Three-phase NSN voltage stabilizers based on OPTIMUM stabilizers
The three-phase AC voltage stabilizer is designed for voltage correction in industrial and household power supply networks with a nominal voltage of 380 volts.
The three-phase voltage stabilizer is built on the basis of three single-phase NSN stabilizers connected according to the "star" scheme with a mandatory input neutral. The output voltage for the stabilizer is phase (phase-zero), not line voltage.

I provide the stabilizer

stabilization of the output phase voltage at the level of 220 V, with a frequency of 50 Hz;
automatic disconnection from the network when the input phase voltage rises above the upper limit of the input voltage;
the undistorted form of the sinusoidal output voltage;
operation in the entire range of loads from idling to maximum load;
protection against short circuit and long-term overload at the output;
"transit" mode in an emergency situation;
protection of consumers from overvoltage in the "transit" mode at 265 V (at 445 V linear);
autotransformer thermal protection;
disconnection of consumers in the event of a short-term disappearance of the power network (precludes damage to impulse power sources of consumers);
input phase voltage display;
automatic disconnection from the network when one of the phases is lost, to protect three-phase electric motors.

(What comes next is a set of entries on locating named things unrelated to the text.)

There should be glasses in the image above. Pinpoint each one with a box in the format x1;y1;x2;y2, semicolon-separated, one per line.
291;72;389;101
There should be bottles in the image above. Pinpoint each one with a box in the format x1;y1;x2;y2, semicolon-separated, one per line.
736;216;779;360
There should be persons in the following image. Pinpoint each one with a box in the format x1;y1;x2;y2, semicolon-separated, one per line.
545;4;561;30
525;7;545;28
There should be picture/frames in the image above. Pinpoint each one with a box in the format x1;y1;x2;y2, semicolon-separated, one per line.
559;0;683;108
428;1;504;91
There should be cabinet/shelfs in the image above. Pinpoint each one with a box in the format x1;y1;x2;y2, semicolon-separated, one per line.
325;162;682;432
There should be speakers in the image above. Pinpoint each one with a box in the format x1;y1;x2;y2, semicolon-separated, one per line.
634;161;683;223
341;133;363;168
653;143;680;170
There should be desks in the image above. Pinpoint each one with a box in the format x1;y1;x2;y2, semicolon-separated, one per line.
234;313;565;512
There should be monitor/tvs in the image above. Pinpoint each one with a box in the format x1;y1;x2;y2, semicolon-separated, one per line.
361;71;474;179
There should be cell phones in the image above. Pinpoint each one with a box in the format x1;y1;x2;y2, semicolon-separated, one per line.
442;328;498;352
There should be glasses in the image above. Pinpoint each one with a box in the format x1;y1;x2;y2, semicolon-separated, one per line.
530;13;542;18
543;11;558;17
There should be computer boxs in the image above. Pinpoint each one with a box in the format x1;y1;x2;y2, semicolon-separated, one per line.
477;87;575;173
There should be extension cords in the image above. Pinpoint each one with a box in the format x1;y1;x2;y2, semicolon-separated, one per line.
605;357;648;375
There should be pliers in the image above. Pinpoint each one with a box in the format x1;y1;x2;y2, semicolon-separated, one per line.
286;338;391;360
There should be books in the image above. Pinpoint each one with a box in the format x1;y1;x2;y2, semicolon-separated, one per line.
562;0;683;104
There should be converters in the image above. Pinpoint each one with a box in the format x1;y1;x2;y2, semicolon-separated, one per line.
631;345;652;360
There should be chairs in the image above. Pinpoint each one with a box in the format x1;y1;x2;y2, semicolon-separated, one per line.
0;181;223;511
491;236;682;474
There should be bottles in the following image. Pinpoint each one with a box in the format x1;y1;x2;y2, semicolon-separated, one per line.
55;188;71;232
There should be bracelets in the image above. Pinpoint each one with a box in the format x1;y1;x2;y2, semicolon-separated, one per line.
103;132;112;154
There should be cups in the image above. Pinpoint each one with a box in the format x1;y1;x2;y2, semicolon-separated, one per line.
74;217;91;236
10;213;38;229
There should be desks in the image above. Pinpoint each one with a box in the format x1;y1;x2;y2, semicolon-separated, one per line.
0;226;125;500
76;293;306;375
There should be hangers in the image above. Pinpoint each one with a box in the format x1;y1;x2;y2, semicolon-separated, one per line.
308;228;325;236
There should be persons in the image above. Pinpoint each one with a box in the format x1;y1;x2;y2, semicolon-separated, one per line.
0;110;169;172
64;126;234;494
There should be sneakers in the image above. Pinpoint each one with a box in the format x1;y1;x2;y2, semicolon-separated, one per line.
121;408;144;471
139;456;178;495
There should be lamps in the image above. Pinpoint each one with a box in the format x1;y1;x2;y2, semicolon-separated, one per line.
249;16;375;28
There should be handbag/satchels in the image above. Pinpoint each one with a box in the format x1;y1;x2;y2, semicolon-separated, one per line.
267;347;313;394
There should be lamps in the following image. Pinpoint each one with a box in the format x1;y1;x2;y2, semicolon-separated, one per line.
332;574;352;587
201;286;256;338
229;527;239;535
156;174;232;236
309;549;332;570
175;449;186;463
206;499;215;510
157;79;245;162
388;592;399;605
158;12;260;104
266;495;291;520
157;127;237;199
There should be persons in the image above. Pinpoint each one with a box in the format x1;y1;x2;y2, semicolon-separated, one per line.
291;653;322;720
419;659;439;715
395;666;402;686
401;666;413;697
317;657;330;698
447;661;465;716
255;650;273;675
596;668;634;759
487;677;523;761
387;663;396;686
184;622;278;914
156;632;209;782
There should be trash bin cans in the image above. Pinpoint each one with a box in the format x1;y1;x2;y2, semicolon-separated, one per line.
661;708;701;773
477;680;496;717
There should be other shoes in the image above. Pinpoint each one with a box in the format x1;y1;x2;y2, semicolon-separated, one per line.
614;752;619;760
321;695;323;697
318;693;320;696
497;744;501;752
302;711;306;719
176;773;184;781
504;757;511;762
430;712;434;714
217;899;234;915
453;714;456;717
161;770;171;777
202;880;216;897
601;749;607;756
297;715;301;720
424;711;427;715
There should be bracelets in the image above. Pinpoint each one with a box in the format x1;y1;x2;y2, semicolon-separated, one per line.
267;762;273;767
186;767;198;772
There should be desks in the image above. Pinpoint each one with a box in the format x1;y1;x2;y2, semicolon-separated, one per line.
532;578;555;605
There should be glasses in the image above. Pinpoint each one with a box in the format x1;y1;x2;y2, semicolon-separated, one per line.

The three-phase voltage stabilizer consists of three independent HSN stabilizers assembled and switched in one housing. Structurally, the stabilizer is made in a metal case, which allows you to operate it in the floor version. On the front panel there are LCD indicators showing (by default) the level of input and output voltage, current and stage number.
If there is no need for voltage stabilization or if the stabilizer malfunctions, the device can be turned off with the available "stabilization-transit" switch.
Functionally, each separate unit is a single-phase voltage stabilizer consisting of an autotransformer, powerful triac switches, a voltage controller with protection against overcurrent consumed by the load.